▶ _DESCRIPTION OF THE TASK_: Please reproduce the rows below, switching every "wooden post support" to "wooden support beam" and keeping everything else the same.

▶ _DATA EXCERPTS_:
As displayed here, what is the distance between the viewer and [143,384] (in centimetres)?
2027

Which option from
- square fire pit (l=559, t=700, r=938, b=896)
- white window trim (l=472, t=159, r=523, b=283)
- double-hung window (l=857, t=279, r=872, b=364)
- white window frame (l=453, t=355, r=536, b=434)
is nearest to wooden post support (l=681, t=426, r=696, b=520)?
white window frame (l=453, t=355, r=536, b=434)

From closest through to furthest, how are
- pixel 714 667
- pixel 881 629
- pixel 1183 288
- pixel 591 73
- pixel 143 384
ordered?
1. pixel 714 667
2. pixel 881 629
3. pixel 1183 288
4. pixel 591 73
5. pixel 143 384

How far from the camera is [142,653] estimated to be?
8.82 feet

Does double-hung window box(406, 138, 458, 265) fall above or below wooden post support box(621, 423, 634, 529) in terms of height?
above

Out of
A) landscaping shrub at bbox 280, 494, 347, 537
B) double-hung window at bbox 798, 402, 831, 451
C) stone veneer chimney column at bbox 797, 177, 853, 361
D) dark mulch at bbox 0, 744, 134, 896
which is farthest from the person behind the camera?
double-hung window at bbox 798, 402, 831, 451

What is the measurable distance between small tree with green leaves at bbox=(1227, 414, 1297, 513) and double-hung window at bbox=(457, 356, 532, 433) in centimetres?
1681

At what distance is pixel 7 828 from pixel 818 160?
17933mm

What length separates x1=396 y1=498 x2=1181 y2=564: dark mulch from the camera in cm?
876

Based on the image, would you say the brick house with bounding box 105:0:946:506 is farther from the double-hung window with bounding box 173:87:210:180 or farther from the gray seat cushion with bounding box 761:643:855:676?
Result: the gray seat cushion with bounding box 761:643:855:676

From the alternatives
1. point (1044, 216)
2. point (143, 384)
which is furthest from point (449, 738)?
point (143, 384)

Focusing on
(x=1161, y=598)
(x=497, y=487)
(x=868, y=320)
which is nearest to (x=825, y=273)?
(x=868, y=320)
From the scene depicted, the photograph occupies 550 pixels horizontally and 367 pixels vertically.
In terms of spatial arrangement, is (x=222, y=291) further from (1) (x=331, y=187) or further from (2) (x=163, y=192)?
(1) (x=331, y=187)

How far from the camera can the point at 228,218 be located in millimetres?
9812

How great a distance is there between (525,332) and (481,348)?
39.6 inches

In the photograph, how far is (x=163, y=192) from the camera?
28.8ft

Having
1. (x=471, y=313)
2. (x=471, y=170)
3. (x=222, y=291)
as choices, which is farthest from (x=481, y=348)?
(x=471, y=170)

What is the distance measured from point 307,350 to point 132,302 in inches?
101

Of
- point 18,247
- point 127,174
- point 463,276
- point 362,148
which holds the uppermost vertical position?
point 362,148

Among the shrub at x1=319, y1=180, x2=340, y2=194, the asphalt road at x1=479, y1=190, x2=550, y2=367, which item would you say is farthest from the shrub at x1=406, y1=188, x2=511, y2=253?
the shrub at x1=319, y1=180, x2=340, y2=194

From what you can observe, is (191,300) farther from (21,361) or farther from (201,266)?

▶ _ANSWER_:
As displayed here, what is the distance between the viewer and [143,384] (in centimetres)?
2027

Which option from
- square fire pit (l=559, t=700, r=938, b=896)
- white window trim (l=472, t=159, r=523, b=283)
- double-hung window (l=857, t=279, r=872, b=364)
- white window frame (l=453, t=355, r=536, b=434)
is nearest to wooden support beam (l=681, t=426, r=696, b=520)?
white window frame (l=453, t=355, r=536, b=434)

From closest through to furthest, how are
- pixel 714 667
- pixel 881 629
- pixel 1183 288
- pixel 591 73
- pixel 143 384
ordered?
1. pixel 714 667
2. pixel 881 629
3. pixel 1183 288
4. pixel 591 73
5. pixel 143 384

How far from the camera is [142,653] estimated to be?
8.82 feet

Does double-hung window box(406, 138, 458, 265) fall above or below wooden support beam box(621, 423, 634, 529) in terms of height?
above

Out of
A) landscaping shrub at bbox 280, 494, 347, 537
B) double-hung window at bbox 798, 402, 831, 451
C) stone veneer chimney column at bbox 797, 177, 853, 361
D) dark mulch at bbox 0, 744, 134, 896
which is farthest from the person behind the camera?
double-hung window at bbox 798, 402, 831, 451

What is the measurable distance between small tree with green leaves at bbox=(1227, 414, 1297, 513) and double-hung window at bbox=(457, 356, 532, 433) in centimetres?
1681

At what distance is pixel 7 828 from pixel 818 160?
17933mm

What length separates x1=396 y1=498 x2=1181 y2=564: dark mulch from the camera in cm?
876

Based on the image, would you say the brick house with bounding box 105:0:946:506 is farther from the double-hung window with bounding box 173:87:210:180 or farther from the gray seat cushion with bounding box 761:643:855:676?
Result: the gray seat cushion with bounding box 761:643:855:676

From the alternatives
1. point (1044, 216)
2. point (143, 384)
which is furthest from point (449, 738)?
point (143, 384)

Focusing on
(x=1161, y=598)
(x=497, y=487)
(x=868, y=320)
which is nearest to (x=825, y=273)?
(x=868, y=320)
From the scene depicted, the photograph occupies 550 pixels horizontally and 367 pixels vertically.
In terms of spatial arrangement, is (x=222, y=291) further from (1) (x=331, y=187) or further from (2) (x=163, y=192)?
(1) (x=331, y=187)

How far from the camera can the point at 228,218 be located in millimetres?
9812

How great a distance is there between (525,332) and (481,348)?
39.6 inches

In the photograph, how far is (x=163, y=192) from the camera?
28.8ft

Having
1. (x=471, y=313)
2. (x=471, y=170)
3. (x=222, y=291)
as choices, which is farthest from (x=481, y=348)?
(x=471, y=170)

What is the distance measured from point 307,350 to point 132,302 in inches?
101

Of
- point 18,247
- point 127,174
- point 463,276
- point 362,148
which holds the uppermost vertical position?
point 362,148

Among the shrub at x1=319, y1=180, x2=340, y2=194, the asphalt road at x1=479, y1=190, x2=550, y2=367, which item would you say is farthest from the shrub at x1=406, y1=188, x2=511, y2=253?
the shrub at x1=319, y1=180, x2=340, y2=194

From what you can observe, is (191,300) farther from (21,361) or farther from (201,266)?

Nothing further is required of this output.